Loser – Boston Celtics
Speaking of the Celtics, their draft day left something to be desired as well. It wasn’t about what they did do – the trade to move down ended up working out and Jayson Tatum will be a fine player for them – it was about what they didn’t do. How in the world could the Celtics have not at least matched what the T’Wolves gave for Butler?
Stacked with assets, Danny Ainge failed to pull the trigger on a move that could have greatly bolstered their starting lineup moving forward. Even if the C’s are banking on Gordon Hayward signing in free agency, getting a player like Butler – for two first-round picks, Jae Crowder and Terry Rozier/Kelly Olynyk? – is a move you make now and figure out things later. Ainge dropped the ball here.
Winner – Minnesota Timberwolves
Wiggins, Towns and now Butler – that’s a trio to be reckoned with. Minnesota has continued their recent success of winning trades – dating back to the Kevin Love deal – grabbing an in-his-prime star for pennies on the dollar. Butler is the perfect fit for this crew, as he will fit in as the primary scorer offensively. Defensively, Minnesota has a chance to be the best squad in the league while being led by defensive mastermind Tom Thibodeau. Watch out Warriors, the Wolves are coming.
Winner – Dennis Smith Jr.
This is the classic scenario where a prospect and a team are the perfect match for each other. Smith Jr. is an explosive guard that the Mavs have lacked in the past, and learning from one of the best coaches in Rick Carlisle will do wonders for his development. He’ll instantly be a fixture in the starting line-up, allowing Harrison Barnes and Nerlens Noel to relax into their natural roles. It’s a match made in heaven.
Loser – Bam Adebayo
The Heat are typically on the money with their draft picks in recent years, but this was a bit of a head-scratcher. Heading into Thursday, if you were to evaluate every team’s least pressing need, the Heat’s would be a rim-protecting big man that can’t shoot outside of three feet. Naturally, the Heat drafted a rim-protecting big man that can’t shoot outside of three feet. Adebayo has plenty of potential, but won’t be able to share the floor with the Heat’s best player – Hassan Whiteside – as they are such incredibly similar players. Swing and a miss.
Winner – Brandon Ingram
Nobody was happier about the selection of Lonzo Ball than the Lakers’ 2016 lottery pick. Ingram struggled out of the gates last season, shooting the ball poorly and generally looking unready to produce at the NBA level.

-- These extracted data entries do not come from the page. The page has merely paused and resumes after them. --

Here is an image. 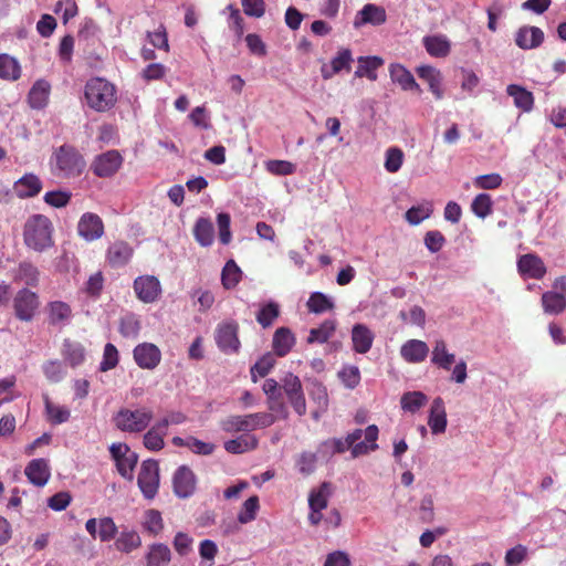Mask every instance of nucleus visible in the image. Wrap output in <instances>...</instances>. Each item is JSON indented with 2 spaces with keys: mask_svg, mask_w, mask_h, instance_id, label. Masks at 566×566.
Listing matches in <instances>:
<instances>
[{
  "mask_svg": "<svg viewBox=\"0 0 566 566\" xmlns=\"http://www.w3.org/2000/svg\"><path fill=\"white\" fill-rule=\"evenodd\" d=\"M44 405L46 418L52 424L56 426L69 421L71 411L67 407L54 405L49 397L44 398Z\"/></svg>",
  "mask_w": 566,
  "mask_h": 566,
  "instance_id": "43",
  "label": "nucleus"
},
{
  "mask_svg": "<svg viewBox=\"0 0 566 566\" xmlns=\"http://www.w3.org/2000/svg\"><path fill=\"white\" fill-rule=\"evenodd\" d=\"M276 420L273 413L255 412L245 416H229L220 422L221 429L227 433L250 432L260 428H268Z\"/></svg>",
  "mask_w": 566,
  "mask_h": 566,
  "instance_id": "5",
  "label": "nucleus"
},
{
  "mask_svg": "<svg viewBox=\"0 0 566 566\" xmlns=\"http://www.w3.org/2000/svg\"><path fill=\"white\" fill-rule=\"evenodd\" d=\"M403 158V151L399 147H389L385 153V169L390 174L399 171L402 166Z\"/></svg>",
  "mask_w": 566,
  "mask_h": 566,
  "instance_id": "53",
  "label": "nucleus"
},
{
  "mask_svg": "<svg viewBox=\"0 0 566 566\" xmlns=\"http://www.w3.org/2000/svg\"><path fill=\"white\" fill-rule=\"evenodd\" d=\"M391 81L400 85L403 91L421 92L413 75L401 64H391L389 67Z\"/></svg>",
  "mask_w": 566,
  "mask_h": 566,
  "instance_id": "27",
  "label": "nucleus"
},
{
  "mask_svg": "<svg viewBox=\"0 0 566 566\" xmlns=\"http://www.w3.org/2000/svg\"><path fill=\"white\" fill-rule=\"evenodd\" d=\"M506 93L513 97L514 105L523 112L532 111L534 106V96L532 92L525 87L516 84H510L506 87Z\"/></svg>",
  "mask_w": 566,
  "mask_h": 566,
  "instance_id": "32",
  "label": "nucleus"
},
{
  "mask_svg": "<svg viewBox=\"0 0 566 566\" xmlns=\"http://www.w3.org/2000/svg\"><path fill=\"white\" fill-rule=\"evenodd\" d=\"M353 62L354 57L352 51L347 48H342L332 59L331 64L334 66V72L339 73L342 71H350Z\"/></svg>",
  "mask_w": 566,
  "mask_h": 566,
  "instance_id": "56",
  "label": "nucleus"
},
{
  "mask_svg": "<svg viewBox=\"0 0 566 566\" xmlns=\"http://www.w3.org/2000/svg\"><path fill=\"white\" fill-rule=\"evenodd\" d=\"M134 291L139 301L154 303L161 294V284L154 275H140L134 281Z\"/></svg>",
  "mask_w": 566,
  "mask_h": 566,
  "instance_id": "13",
  "label": "nucleus"
},
{
  "mask_svg": "<svg viewBox=\"0 0 566 566\" xmlns=\"http://www.w3.org/2000/svg\"><path fill=\"white\" fill-rule=\"evenodd\" d=\"M72 198V193L67 190H53L48 191L43 200L46 205L54 208H63L69 205Z\"/></svg>",
  "mask_w": 566,
  "mask_h": 566,
  "instance_id": "61",
  "label": "nucleus"
},
{
  "mask_svg": "<svg viewBox=\"0 0 566 566\" xmlns=\"http://www.w3.org/2000/svg\"><path fill=\"white\" fill-rule=\"evenodd\" d=\"M153 417L154 413L148 408H120L113 416V423L122 432L140 433L149 427Z\"/></svg>",
  "mask_w": 566,
  "mask_h": 566,
  "instance_id": "4",
  "label": "nucleus"
},
{
  "mask_svg": "<svg viewBox=\"0 0 566 566\" xmlns=\"http://www.w3.org/2000/svg\"><path fill=\"white\" fill-rule=\"evenodd\" d=\"M118 359L119 355L117 348L112 343H107L104 347L99 370L107 371L115 368L118 364Z\"/></svg>",
  "mask_w": 566,
  "mask_h": 566,
  "instance_id": "63",
  "label": "nucleus"
},
{
  "mask_svg": "<svg viewBox=\"0 0 566 566\" xmlns=\"http://www.w3.org/2000/svg\"><path fill=\"white\" fill-rule=\"evenodd\" d=\"M280 314L279 305L270 301L256 314V322L264 328L270 327Z\"/></svg>",
  "mask_w": 566,
  "mask_h": 566,
  "instance_id": "51",
  "label": "nucleus"
},
{
  "mask_svg": "<svg viewBox=\"0 0 566 566\" xmlns=\"http://www.w3.org/2000/svg\"><path fill=\"white\" fill-rule=\"evenodd\" d=\"M382 63L384 61L379 56H359L355 76L367 77L370 81H376L377 70L382 65Z\"/></svg>",
  "mask_w": 566,
  "mask_h": 566,
  "instance_id": "34",
  "label": "nucleus"
},
{
  "mask_svg": "<svg viewBox=\"0 0 566 566\" xmlns=\"http://www.w3.org/2000/svg\"><path fill=\"white\" fill-rule=\"evenodd\" d=\"M53 224L44 214H32L23 228L24 244L35 252H43L53 247Z\"/></svg>",
  "mask_w": 566,
  "mask_h": 566,
  "instance_id": "1",
  "label": "nucleus"
},
{
  "mask_svg": "<svg viewBox=\"0 0 566 566\" xmlns=\"http://www.w3.org/2000/svg\"><path fill=\"white\" fill-rule=\"evenodd\" d=\"M142 329L139 316L135 313H126L119 319L118 331L125 338L136 339Z\"/></svg>",
  "mask_w": 566,
  "mask_h": 566,
  "instance_id": "38",
  "label": "nucleus"
},
{
  "mask_svg": "<svg viewBox=\"0 0 566 566\" xmlns=\"http://www.w3.org/2000/svg\"><path fill=\"white\" fill-rule=\"evenodd\" d=\"M375 334L365 324H355L352 328L353 349L358 354H366L370 350Z\"/></svg>",
  "mask_w": 566,
  "mask_h": 566,
  "instance_id": "21",
  "label": "nucleus"
},
{
  "mask_svg": "<svg viewBox=\"0 0 566 566\" xmlns=\"http://www.w3.org/2000/svg\"><path fill=\"white\" fill-rule=\"evenodd\" d=\"M159 464L154 459L145 460L142 465L137 478V484L147 500H153L159 489Z\"/></svg>",
  "mask_w": 566,
  "mask_h": 566,
  "instance_id": "7",
  "label": "nucleus"
},
{
  "mask_svg": "<svg viewBox=\"0 0 566 566\" xmlns=\"http://www.w3.org/2000/svg\"><path fill=\"white\" fill-rule=\"evenodd\" d=\"M311 399L317 405L319 411H326L328 408L327 389L321 382H313L308 391Z\"/></svg>",
  "mask_w": 566,
  "mask_h": 566,
  "instance_id": "59",
  "label": "nucleus"
},
{
  "mask_svg": "<svg viewBox=\"0 0 566 566\" xmlns=\"http://www.w3.org/2000/svg\"><path fill=\"white\" fill-rule=\"evenodd\" d=\"M266 170L275 176H289L293 175L296 170V166L287 160H268L265 163Z\"/></svg>",
  "mask_w": 566,
  "mask_h": 566,
  "instance_id": "60",
  "label": "nucleus"
},
{
  "mask_svg": "<svg viewBox=\"0 0 566 566\" xmlns=\"http://www.w3.org/2000/svg\"><path fill=\"white\" fill-rule=\"evenodd\" d=\"M338 376L344 384V386L348 389H354L359 385L360 381V373L357 366H345L343 367Z\"/></svg>",
  "mask_w": 566,
  "mask_h": 566,
  "instance_id": "62",
  "label": "nucleus"
},
{
  "mask_svg": "<svg viewBox=\"0 0 566 566\" xmlns=\"http://www.w3.org/2000/svg\"><path fill=\"white\" fill-rule=\"evenodd\" d=\"M448 420L444 401L441 397L433 399L428 418V426L433 434L443 433L447 429Z\"/></svg>",
  "mask_w": 566,
  "mask_h": 566,
  "instance_id": "22",
  "label": "nucleus"
},
{
  "mask_svg": "<svg viewBox=\"0 0 566 566\" xmlns=\"http://www.w3.org/2000/svg\"><path fill=\"white\" fill-rule=\"evenodd\" d=\"M433 208L430 202L412 206L406 211L405 218L411 226H418L432 214Z\"/></svg>",
  "mask_w": 566,
  "mask_h": 566,
  "instance_id": "49",
  "label": "nucleus"
},
{
  "mask_svg": "<svg viewBox=\"0 0 566 566\" xmlns=\"http://www.w3.org/2000/svg\"><path fill=\"white\" fill-rule=\"evenodd\" d=\"M40 272L38 268L29 261H22L14 270L13 280L23 282L28 286H36L39 283Z\"/></svg>",
  "mask_w": 566,
  "mask_h": 566,
  "instance_id": "36",
  "label": "nucleus"
},
{
  "mask_svg": "<svg viewBox=\"0 0 566 566\" xmlns=\"http://www.w3.org/2000/svg\"><path fill=\"white\" fill-rule=\"evenodd\" d=\"M165 422H155L144 434L143 444L149 451H160L165 447L164 438L167 436Z\"/></svg>",
  "mask_w": 566,
  "mask_h": 566,
  "instance_id": "25",
  "label": "nucleus"
},
{
  "mask_svg": "<svg viewBox=\"0 0 566 566\" xmlns=\"http://www.w3.org/2000/svg\"><path fill=\"white\" fill-rule=\"evenodd\" d=\"M140 545V536L135 531L122 532L115 542L116 549L123 553H130Z\"/></svg>",
  "mask_w": 566,
  "mask_h": 566,
  "instance_id": "48",
  "label": "nucleus"
},
{
  "mask_svg": "<svg viewBox=\"0 0 566 566\" xmlns=\"http://www.w3.org/2000/svg\"><path fill=\"white\" fill-rule=\"evenodd\" d=\"M379 429L376 424L368 426L365 430L355 429L346 436L350 444L353 459L368 454L378 449L377 439Z\"/></svg>",
  "mask_w": 566,
  "mask_h": 566,
  "instance_id": "6",
  "label": "nucleus"
},
{
  "mask_svg": "<svg viewBox=\"0 0 566 566\" xmlns=\"http://www.w3.org/2000/svg\"><path fill=\"white\" fill-rule=\"evenodd\" d=\"M13 190L18 198H32L41 192L42 181L34 174H25L14 182Z\"/></svg>",
  "mask_w": 566,
  "mask_h": 566,
  "instance_id": "23",
  "label": "nucleus"
},
{
  "mask_svg": "<svg viewBox=\"0 0 566 566\" xmlns=\"http://www.w3.org/2000/svg\"><path fill=\"white\" fill-rule=\"evenodd\" d=\"M43 374L50 382H60L66 375V371L59 360H49L42 366Z\"/></svg>",
  "mask_w": 566,
  "mask_h": 566,
  "instance_id": "58",
  "label": "nucleus"
},
{
  "mask_svg": "<svg viewBox=\"0 0 566 566\" xmlns=\"http://www.w3.org/2000/svg\"><path fill=\"white\" fill-rule=\"evenodd\" d=\"M12 305L14 315L18 319L22 322H31L40 307L39 295L35 292L23 287L15 293Z\"/></svg>",
  "mask_w": 566,
  "mask_h": 566,
  "instance_id": "8",
  "label": "nucleus"
},
{
  "mask_svg": "<svg viewBox=\"0 0 566 566\" xmlns=\"http://www.w3.org/2000/svg\"><path fill=\"white\" fill-rule=\"evenodd\" d=\"M336 322L334 319H325L318 327L312 328L307 337V343H326L334 334Z\"/></svg>",
  "mask_w": 566,
  "mask_h": 566,
  "instance_id": "44",
  "label": "nucleus"
},
{
  "mask_svg": "<svg viewBox=\"0 0 566 566\" xmlns=\"http://www.w3.org/2000/svg\"><path fill=\"white\" fill-rule=\"evenodd\" d=\"M77 233L86 242H92L102 238L104 234L103 220L96 213H83L77 222Z\"/></svg>",
  "mask_w": 566,
  "mask_h": 566,
  "instance_id": "14",
  "label": "nucleus"
},
{
  "mask_svg": "<svg viewBox=\"0 0 566 566\" xmlns=\"http://www.w3.org/2000/svg\"><path fill=\"white\" fill-rule=\"evenodd\" d=\"M471 209L479 218H485L492 212V199L489 193H479L472 201Z\"/></svg>",
  "mask_w": 566,
  "mask_h": 566,
  "instance_id": "57",
  "label": "nucleus"
},
{
  "mask_svg": "<svg viewBox=\"0 0 566 566\" xmlns=\"http://www.w3.org/2000/svg\"><path fill=\"white\" fill-rule=\"evenodd\" d=\"M543 41L544 32L538 27L525 25L520 28L515 34V43L523 50L538 48Z\"/></svg>",
  "mask_w": 566,
  "mask_h": 566,
  "instance_id": "20",
  "label": "nucleus"
},
{
  "mask_svg": "<svg viewBox=\"0 0 566 566\" xmlns=\"http://www.w3.org/2000/svg\"><path fill=\"white\" fill-rule=\"evenodd\" d=\"M145 559L146 566H167L171 560V551L166 544L154 543L149 545Z\"/></svg>",
  "mask_w": 566,
  "mask_h": 566,
  "instance_id": "30",
  "label": "nucleus"
},
{
  "mask_svg": "<svg viewBox=\"0 0 566 566\" xmlns=\"http://www.w3.org/2000/svg\"><path fill=\"white\" fill-rule=\"evenodd\" d=\"M295 344L294 334L287 327H280L275 331L272 339L273 350L279 357L286 356Z\"/></svg>",
  "mask_w": 566,
  "mask_h": 566,
  "instance_id": "28",
  "label": "nucleus"
},
{
  "mask_svg": "<svg viewBox=\"0 0 566 566\" xmlns=\"http://www.w3.org/2000/svg\"><path fill=\"white\" fill-rule=\"evenodd\" d=\"M231 218L227 212H220L217 216V224L219 230V240L221 244L228 245L231 241L232 234L230 230Z\"/></svg>",
  "mask_w": 566,
  "mask_h": 566,
  "instance_id": "64",
  "label": "nucleus"
},
{
  "mask_svg": "<svg viewBox=\"0 0 566 566\" xmlns=\"http://www.w3.org/2000/svg\"><path fill=\"white\" fill-rule=\"evenodd\" d=\"M427 401V396L421 391H408L400 399L401 408L411 413L417 412Z\"/></svg>",
  "mask_w": 566,
  "mask_h": 566,
  "instance_id": "47",
  "label": "nucleus"
},
{
  "mask_svg": "<svg viewBox=\"0 0 566 566\" xmlns=\"http://www.w3.org/2000/svg\"><path fill=\"white\" fill-rule=\"evenodd\" d=\"M387 21V13L384 7L375 3H366L353 20V27L356 30L361 29L364 25L379 27Z\"/></svg>",
  "mask_w": 566,
  "mask_h": 566,
  "instance_id": "12",
  "label": "nucleus"
},
{
  "mask_svg": "<svg viewBox=\"0 0 566 566\" xmlns=\"http://www.w3.org/2000/svg\"><path fill=\"white\" fill-rule=\"evenodd\" d=\"M259 507V497L256 495L250 496L242 504L241 511L238 514V521L241 524H247L255 520Z\"/></svg>",
  "mask_w": 566,
  "mask_h": 566,
  "instance_id": "55",
  "label": "nucleus"
},
{
  "mask_svg": "<svg viewBox=\"0 0 566 566\" xmlns=\"http://www.w3.org/2000/svg\"><path fill=\"white\" fill-rule=\"evenodd\" d=\"M50 84L45 80H38L28 94V103L33 109H42L46 106L50 95Z\"/></svg>",
  "mask_w": 566,
  "mask_h": 566,
  "instance_id": "26",
  "label": "nucleus"
},
{
  "mask_svg": "<svg viewBox=\"0 0 566 566\" xmlns=\"http://www.w3.org/2000/svg\"><path fill=\"white\" fill-rule=\"evenodd\" d=\"M133 358L139 368L154 370L161 361V350L157 345L144 342L135 346Z\"/></svg>",
  "mask_w": 566,
  "mask_h": 566,
  "instance_id": "11",
  "label": "nucleus"
},
{
  "mask_svg": "<svg viewBox=\"0 0 566 566\" xmlns=\"http://www.w3.org/2000/svg\"><path fill=\"white\" fill-rule=\"evenodd\" d=\"M258 439L252 434H242L235 439L224 442L223 447L227 452L232 454H242L244 452L254 450L258 447Z\"/></svg>",
  "mask_w": 566,
  "mask_h": 566,
  "instance_id": "37",
  "label": "nucleus"
},
{
  "mask_svg": "<svg viewBox=\"0 0 566 566\" xmlns=\"http://www.w3.org/2000/svg\"><path fill=\"white\" fill-rule=\"evenodd\" d=\"M175 494L180 499L191 496L196 490V475L186 465L179 467L172 478Z\"/></svg>",
  "mask_w": 566,
  "mask_h": 566,
  "instance_id": "15",
  "label": "nucleus"
},
{
  "mask_svg": "<svg viewBox=\"0 0 566 566\" xmlns=\"http://www.w3.org/2000/svg\"><path fill=\"white\" fill-rule=\"evenodd\" d=\"M306 306L308 312L314 314H322L328 311H332L335 307L334 301L332 297L327 296L322 292H313L311 293Z\"/></svg>",
  "mask_w": 566,
  "mask_h": 566,
  "instance_id": "39",
  "label": "nucleus"
},
{
  "mask_svg": "<svg viewBox=\"0 0 566 566\" xmlns=\"http://www.w3.org/2000/svg\"><path fill=\"white\" fill-rule=\"evenodd\" d=\"M133 256V248L125 241L113 242L106 251V260L112 268L125 266Z\"/></svg>",
  "mask_w": 566,
  "mask_h": 566,
  "instance_id": "18",
  "label": "nucleus"
},
{
  "mask_svg": "<svg viewBox=\"0 0 566 566\" xmlns=\"http://www.w3.org/2000/svg\"><path fill=\"white\" fill-rule=\"evenodd\" d=\"M429 347L426 342L409 339L400 347V356L409 364H419L426 360Z\"/></svg>",
  "mask_w": 566,
  "mask_h": 566,
  "instance_id": "19",
  "label": "nucleus"
},
{
  "mask_svg": "<svg viewBox=\"0 0 566 566\" xmlns=\"http://www.w3.org/2000/svg\"><path fill=\"white\" fill-rule=\"evenodd\" d=\"M331 495V483L323 482L318 489L311 491L308 495V506L311 511H323L327 507Z\"/></svg>",
  "mask_w": 566,
  "mask_h": 566,
  "instance_id": "40",
  "label": "nucleus"
},
{
  "mask_svg": "<svg viewBox=\"0 0 566 566\" xmlns=\"http://www.w3.org/2000/svg\"><path fill=\"white\" fill-rule=\"evenodd\" d=\"M418 76L426 81L429 85L432 94L438 98H442L443 92L441 90V74L440 72L430 65H421L417 69Z\"/></svg>",
  "mask_w": 566,
  "mask_h": 566,
  "instance_id": "33",
  "label": "nucleus"
},
{
  "mask_svg": "<svg viewBox=\"0 0 566 566\" xmlns=\"http://www.w3.org/2000/svg\"><path fill=\"white\" fill-rule=\"evenodd\" d=\"M21 75V67L17 59L9 54H0V78L17 81Z\"/></svg>",
  "mask_w": 566,
  "mask_h": 566,
  "instance_id": "42",
  "label": "nucleus"
},
{
  "mask_svg": "<svg viewBox=\"0 0 566 566\" xmlns=\"http://www.w3.org/2000/svg\"><path fill=\"white\" fill-rule=\"evenodd\" d=\"M195 240L201 247H210L214 240V228L209 218L200 217L197 219L193 230H192Z\"/></svg>",
  "mask_w": 566,
  "mask_h": 566,
  "instance_id": "29",
  "label": "nucleus"
},
{
  "mask_svg": "<svg viewBox=\"0 0 566 566\" xmlns=\"http://www.w3.org/2000/svg\"><path fill=\"white\" fill-rule=\"evenodd\" d=\"M53 174L61 178H76L86 167V161L80 151L70 145H62L53 154Z\"/></svg>",
  "mask_w": 566,
  "mask_h": 566,
  "instance_id": "3",
  "label": "nucleus"
},
{
  "mask_svg": "<svg viewBox=\"0 0 566 566\" xmlns=\"http://www.w3.org/2000/svg\"><path fill=\"white\" fill-rule=\"evenodd\" d=\"M517 269L522 276L535 280H541L546 274L543 260L534 253L521 255L517 260Z\"/></svg>",
  "mask_w": 566,
  "mask_h": 566,
  "instance_id": "16",
  "label": "nucleus"
},
{
  "mask_svg": "<svg viewBox=\"0 0 566 566\" xmlns=\"http://www.w3.org/2000/svg\"><path fill=\"white\" fill-rule=\"evenodd\" d=\"M241 276L242 271L240 270V268L233 260H229L224 264L221 273V282L223 287L227 290L234 289L239 284Z\"/></svg>",
  "mask_w": 566,
  "mask_h": 566,
  "instance_id": "46",
  "label": "nucleus"
},
{
  "mask_svg": "<svg viewBox=\"0 0 566 566\" xmlns=\"http://www.w3.org/2000/svg\"><path fill=\"white\" fill-rule=\"evenodd\" d=\"M72 317L71 306L62 301H53L48 304V319L51 325H65Z\"/></svg>",
  "mask_w": 566,
  "mask_h": 566,
  "instance_id": "31",
  "label": "nucleus"
},
{
  "mask_svg": "<svg viewBox=\"0 0 566 566\" xmlns=\"http://www.w3.org/2000/svg\"><path fill=\"white\" fill-rule=\"evenodd\" d=\"M423 45L427 52L434 57H444L450 52V42L442 35L426 36Z\"/></svg>",
  "mask_w": 566,
  "mask_h": 566,
  "instance_id": "41",
  "label": "nucleus"
},
{
  "mask_svg": "<svg viewBox=\"0 0 566 566\" xmlns=\"http://www.w3.org/2000/svg\"><path fill=\"white\" fill-rule=\"evenodd\" d=\"M430 360L436 367L450 370L451 366L455 363V355L449 352L446 340L436 339L432 345Z\"/></svg>",
  "mask_w": 566,
  "mask_h": 566,
  "instance_id": "24",
  "label": "nucleus"
},
{
  "mask_svg": "<svg viewBox=\"0 0 566 566\" xmlns=\"http://www.w3.org/2000/svg\"><path fill=\"white\" fill-rule=\"evenodd\" d=\"M24 473L35 486H44L51 476L49 462L43 458L31 460L25 467Z\"/></svg>",
  "mask_w": 566,
  "mask_h": 566,
  "instance_id": "17",
  "label": "nucleus"
},
{
  "mask_svg": "<svg viewBox=\"0 0 566 566\" xmlns=\"http://www.w3.org/2000/svg\"><path fill=\"white\" fill-rule=\"evenodd\" d=\"M62 355L69 365L73 368L82 365L85 360V348L78 342L64 339Z\"/></svg>",
  "mask_w": 566,
  "mask_h": 566,
  "instance_id": "35",
  "label": "nucleus"
},
{
  "mask_svg": "<svg viewBox=\"0 0 566 566\" xmlns=\"http://www.w3.org/2000/svg\"><path fill=\"white\" fill-rule=\"evenodd\" d=\"M84 97L88 107L95 112H107L116 104V87L103 77H93L85 84Z\"/></svg>",
  "mask_w": 566,
  "mask_h": 566,
  "instance_id": "2",
  "label": "nucleus"
},
{
  "mask_svg": "<svg viewBox=\"0 0 566 566\" xmlns=\"http://www.w3.org/2000/svg\"><path fill=\"white\" fill-rule=\"evenodd\" d=\"M143 527L150 535L157 536L164 530V521L159 511L150 509L145 512Z\"/></svg>",
  "mask_w": 566,
  "mask_h": 566,
  "instance_id": "50",
  "label": "nucleus"
},
{
  "mask_svg": "<svg viewBox=\"0 0 566 566\" xmlns=\"http://www.w3.org/2000/svg\"><path fill=\"white\" fill-rule=\"evenodd\" d=\"M542 305L547 314H559L566 306V298L563 294L556 292H545L542 295Z\"/></svg>",
  "mask_w": 566,
  "mask_h": 566,
  "instance_id": "45",
  "label": "nucleus"
},
{
  "mask_svg": "<svg viewBox=\"0 0 566 566\" xmlns=\"http://www.w3.org/2000/svg\"><path fill=\"white\" fill-rule=\"evenodd\" d=\"M239 325L234 321L220 323L214 332V339L218 348L227 355L237 354L241 343L238 336Z\"/></svg>",
  "mask_w": 566,
  "mask_h": 566,
  "instance_id": "9",
  "label": "nucleus"
},
{
  "mask_svg": "<svg viewBox=\"0 0 566 566\" xmlns=\"http://www.w3.org/2000/svg\"><path fill=\"white\" fill-rule=\"evenodd\" d=\"M124 158L116 149L96 155L91 163L92 172L98 178H111L122 167Z\"/></svg>",
  "mask_w": 566,
  "mask_h": 566,
  "instance_id": "10",
  "label": "nucleus"
},
{
  "mask_svg": "<svg viewBox=\"0 0 566 566\" xmlns=\"http://www.w3.org/2000/svg\"><path fill=\"white\" fill-rule=\"evenodd\" d=\"M137 462L138 454L135 451L129 450L124 458L116 462L118 473L123 478L132 481Z\"/></svg>",
  "mask_w": 566,
  "mask_h": 566,
  "instance_id": "52",
  "label": "nucleus"
},
{
  "mask_svg": "<svg viewBox=\"0 0 566 566\" xmlns=\"http://www.w3.org/2000/svg\"><path fill=\"white\" fill-rule=\"evenodd\" d=\"M275 359L272 354L268 353L263 355L252 367H251V378L255 382L258 377H265L271 369L274 367Z\"/></svg>",
  "mask_w": 566,
  "mask_h": 566,
  "instance_id": "54",
  "label": "nucleus"
}]
</instances>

By the end of year, Ingram looked a bit more comfortable, and now he trades in the inconsistent D’Angelo Russell for the passing genius of Ball. Ball made everybody better on the floor during his time at UCLA, and will do wonders for Ingram’s efficiency moving forward.
Loser – Aaron Gordon
Poor “Power Forward” Aaron Gordon, we hardly knew ye. The Magic love making things harder than it should be. The selection of Jonathan Isaac brings even more confusion to the frontcourt. Isaac is a talented player that has enough versatility for scouts to believe he could play a wing spot. In all likelihood though, Isaac’s best position will be as a stretch 4 in the NBA. The league saw what happened when the Magic tried to play Gordon on the wing last season, and it wasn’t pretty. We can already imagine Frank Vogel’s puzzled facial expressions as he tries lineups with the two promising youngsters alongside Nikola Vucevic, wondering why the floor spacing is so awful.